I don't know where the hell he would have gotten one of those, but it is possible, and it does fit... more likely he has an SR20.


----------



## sr20racer (Jun 29, 2002)

He can have a Max engine in his Sentra because my friend has a Altima that has a truck engine in it.


----------



## samk (Feb 26, 2003)

chuckone said:


> *maybe he fucked up and instead of saying ser he said maxima.thats some crazy shit.(hahahaha) *


but that still wouldn't justify he said its a 4 cylinder. this guy's a moron either way.


----------



## Guest (Jul 6, 2003)

Agree. The guy was smoking crack......I feel bad for the jackass that actually bought it....


----------



## PrOxLaMuS© (Aug 11, 2002)

> He can have a Max engine in his Sentra because my friend has a Altima that has a truck engine in it.


 That Altima could have an KA24DE engine.... commonly found in 240SX's but... the engines were made, designed and built for trucks..

Thats why that same... *Truck engine...* or the KA24DE is found in:
Xterra's
Frontier's
*ALTIMA's* 
240SX's
HardBody Pickup's

Then again virtually almost anything is possible with alot of money and work. Sure you can squeeze in an Maxima engine, but loads and loads of custom work, which is experimental...
Then engine mounting and placement once done, can fuck up the over all performance, and handeling... like imagine turning your car at full throttle with an engine bigger, heavier and mis-balanced in the car can send the handeling out of wack.

parts probably needed:
Axles, driveshaft, engine, transmission, ECU, instruments, exhuast, starter, alternator, p/s pump, a/c, maybe new steering column, new fuel pump and fuel lines (maybe).....
and probably alot more stuff... but really.. it's not worth it.


----------



## sr20racer (Jun 29, 2002)

PrOxLaMuS© said:


> *That Altima could have an KA24DE engine.... *


It does have the KA. What I said before was a joke, but you were the only one caught it.


----------



## Harris (Nov 11, 2002)

bluepulse said:


> *maybe i could help a little , don't forget that japan had a model similar to the maxima witch was called bluebird and came with a 1.8l engine *



Are you smoking crack dude? The Maxima is known as the Sefiro in Japan, and the Altima was/is known as the Bluebird.
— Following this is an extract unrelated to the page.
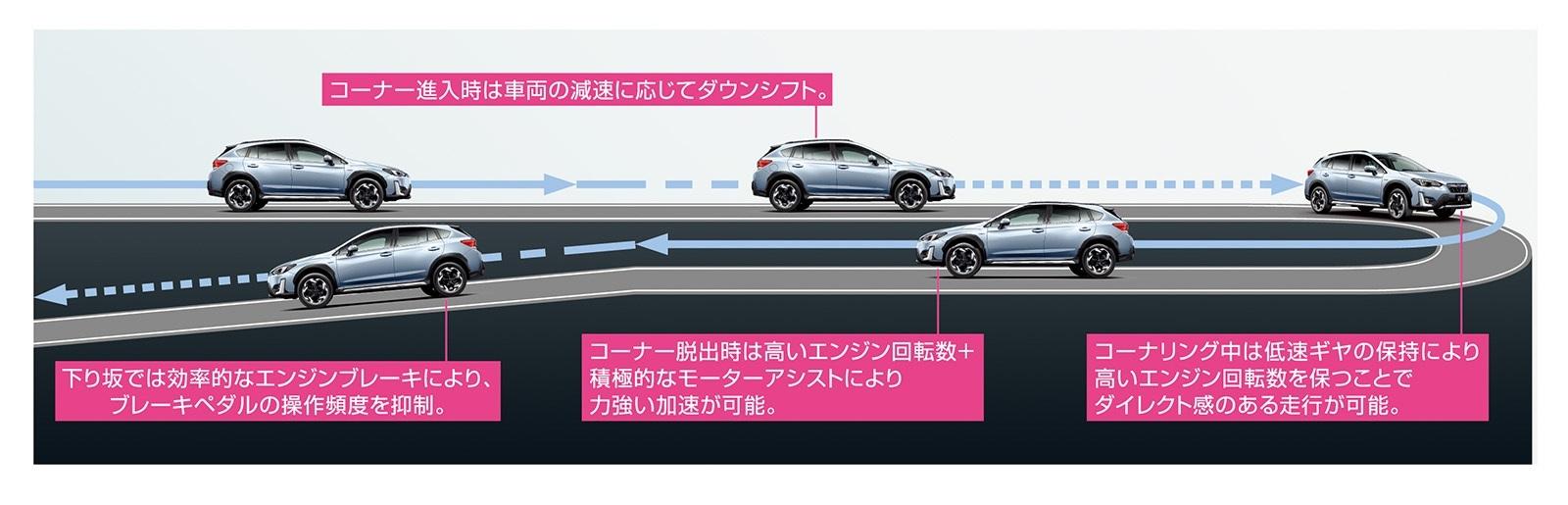 インプレッサWRXのスポーツワゴンからXVのあるべき姿を想像する_f0076731_16305197.jpg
When you say 1.8L, are you talking about the CA18DE? From what I recall, the Maxima was a 6-cylinder in the 80's, the era when the CA18DE, which is a *FOUR* cylinder engine, was powering Nissan cars.


----------



## niky (Jul 20, 2002)

*HERE WE GO AGAIN...*... 

good thing the item is finally off e-bay or edited... don't know if that is still the same car, but if it is... the *engine swap* explains a lot.

for the contention that there are *NO FOUR BANGER MAXIMAS*, *BULL*, *I USED TO DRIVE ONE*. 
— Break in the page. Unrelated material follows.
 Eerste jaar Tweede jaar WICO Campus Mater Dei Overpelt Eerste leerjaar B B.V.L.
Maximas came with a GA20DE in some *foreign markets*... later versions may have been upscaled to SR20 (DON'T QUOTE ME ON THAT, I'M NOT SURE!), but in my country, ONLY THE LATEST CHASSIS HAS A V6... 

It is PERFECTLY VALID TO SAY that your sentra has a Max engine if it's 2 liter... in fact, my sentra has an SR20DE i *pulled off of an altima*... and my spare parts bin comes from a *van*. 

Our local Maximas came in GA20, while the Bluebird/Cefiro models came in GA20 and KA24DE flavors... never seen an SR20 in one, but our altimas came in SR18DE and SR20DE. GA16s are in everything here from cars to 4wd station wagons to pickups to 4wd VANS... you think engine sharing is cheap? it's old news here! 

It's possible he got a JDM and the supplier told him it came off of a Max... IT IS MOST LIKELY TRUE EITHER WAY YOU LOOK AT IT.

*PLEASE TRUST ME ON THIS, I LIVE IN ASIA AND AM SURROUNDED BY JDM CARS!!!*


----------



## Harris (Nov 11, 2002)

I said what I said in relation to Nissan cars in the USA.

P.S. I am from Asia and I trust you.


----------